» ABOUT THIS EXERCISE: Everything in the data that follows should be given again verbatim, except the images.

» RECORDED INFORMATION:
▬▬▬

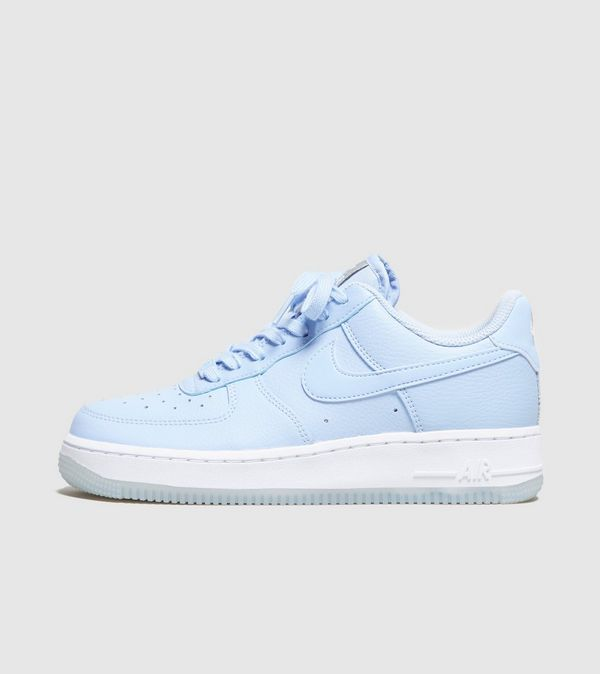 the latest bc424 e2d62 Nike Air Force 1 07 Essential Womens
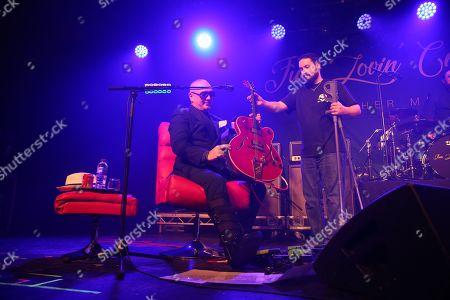 Fun Lovin' Criminals - Huey Morgan exchanges his pair of crutches for his guitar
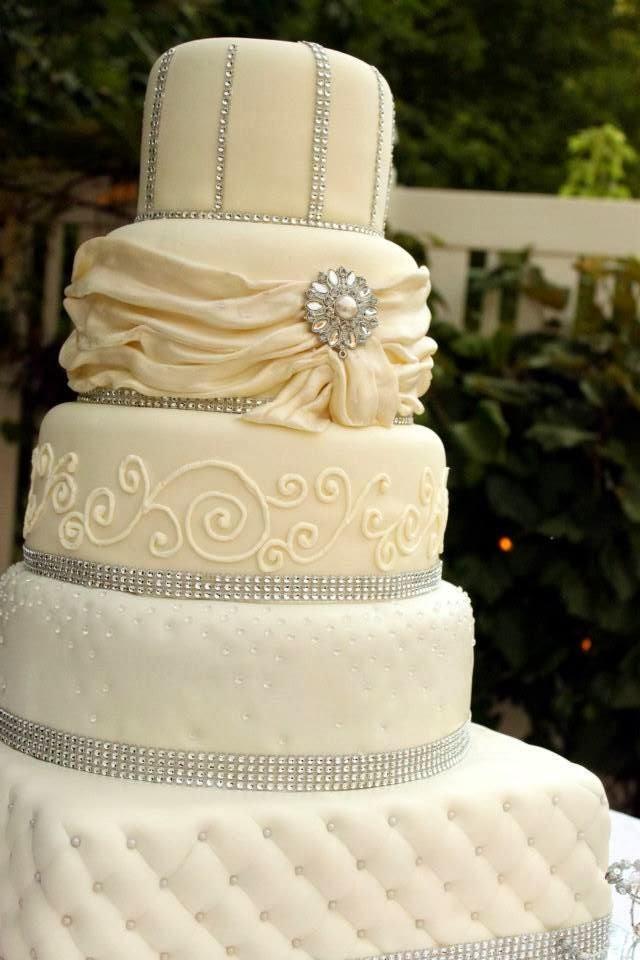 Wedding Cakes With Rhinestones  Layers of Love Elegant Rhinestone Wedding cake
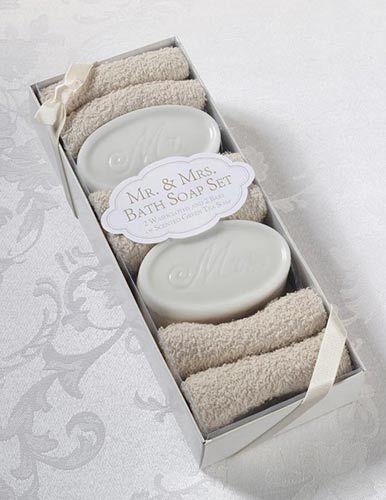 I futuri marito e moglie si innamoreranno di questo regalo! L'elegante set comprende due saponette per lei e per lui dall'inconfondibile fragranza di tè verde e due asciugamani in cotone 30x30 cm.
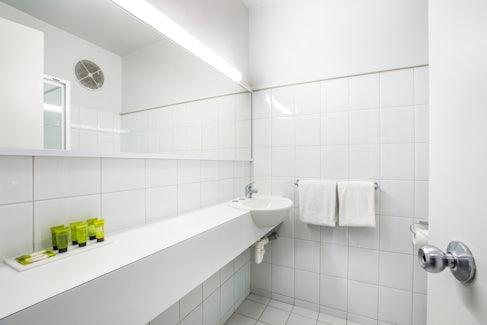 chadstone accommodation bathroom 1 nightcap at matthew fliders hotel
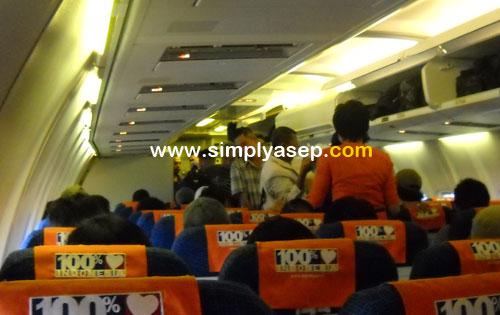 TERTIB : Begitu anda duduk , segera ikat sabuk pengaman anda, dan ikuti petunjuk keselamatan yang diperagakan oleh crew pesawat. Foto Asep Haryono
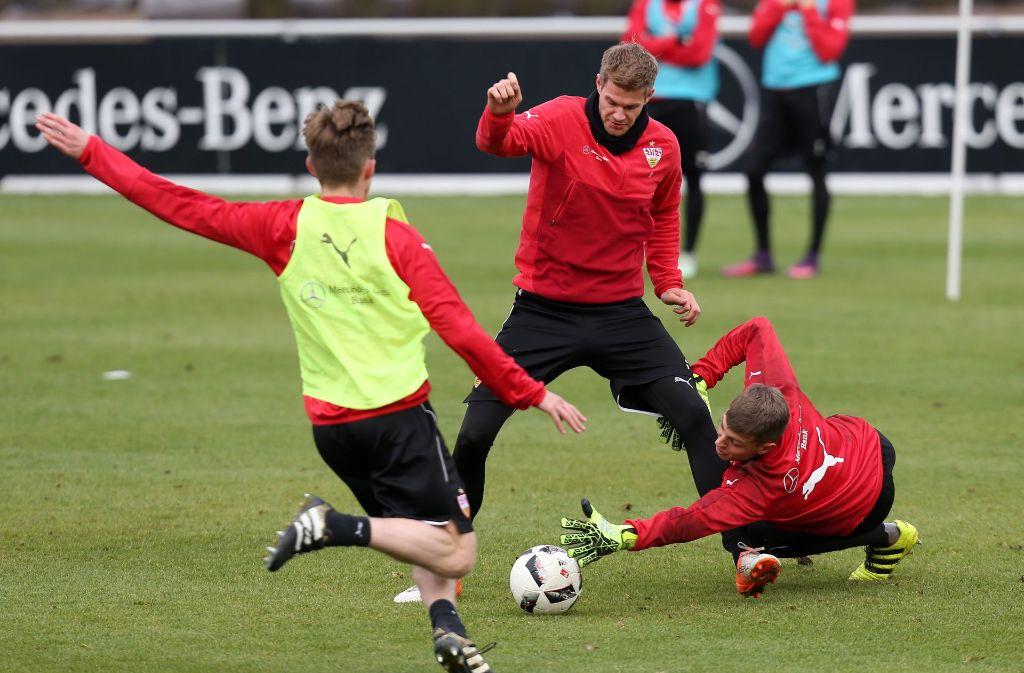 Im VfB-Training ging es voll zur Sache. Mehrere Talente spielten vor. Foto: Pressefoto Baumann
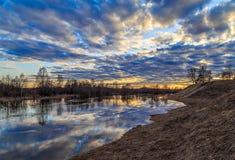 Paysage de ressort, flaque sur la rivière Photos stock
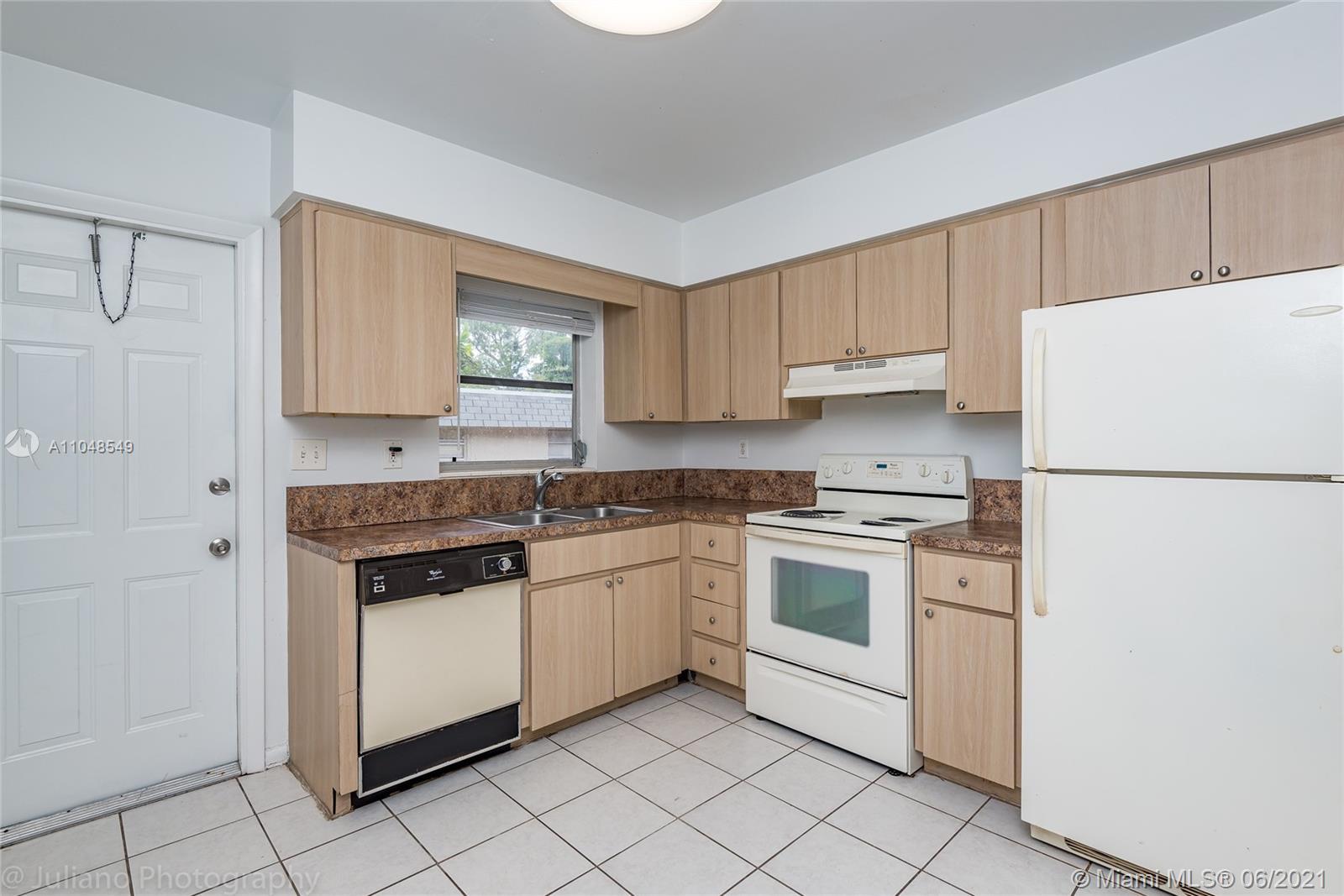 /  1818 sq. ft. $ 2021-05-27 0 Photo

▬▬▬

» THE ANSWER:
 the latest bc424 e2d62 Nike Air Force 1 07 Essential Womens
 Fun Lovin' Criminals - Huey Morgan exchanges his pair of crutches for his guitar
 Wedding Cakes With Rhinestones  Layers of Love Elegant Rhinestone Wedding cake
 I futuri marito e moglie si innamoreranno di questo regalo! L'elegante set comprende due saponette per lei e per lui dall'inconfondibile fragranza di tè verde e due asciugamani in cotone 30x30 cm.
 chadstone accommodation bathroom 1 nightcap at matthew fliders hotel
 TERTIB : Begitu anda duduk , segera ikat sabuk pengaman anda, dan ikuti petunjuk keselamatan yang diperagakan oleh crew pesawat. Foto Asep Haryono
 Im VfB-Training ging es voll zur Sache. Mehrere Talente spielten vor. Foto: Pressefoto Baumann
 Paysage de ressort, flaque sur la rivière Photos stock
 /  1818 sq. ft. $ 2021-05-27 0 Photo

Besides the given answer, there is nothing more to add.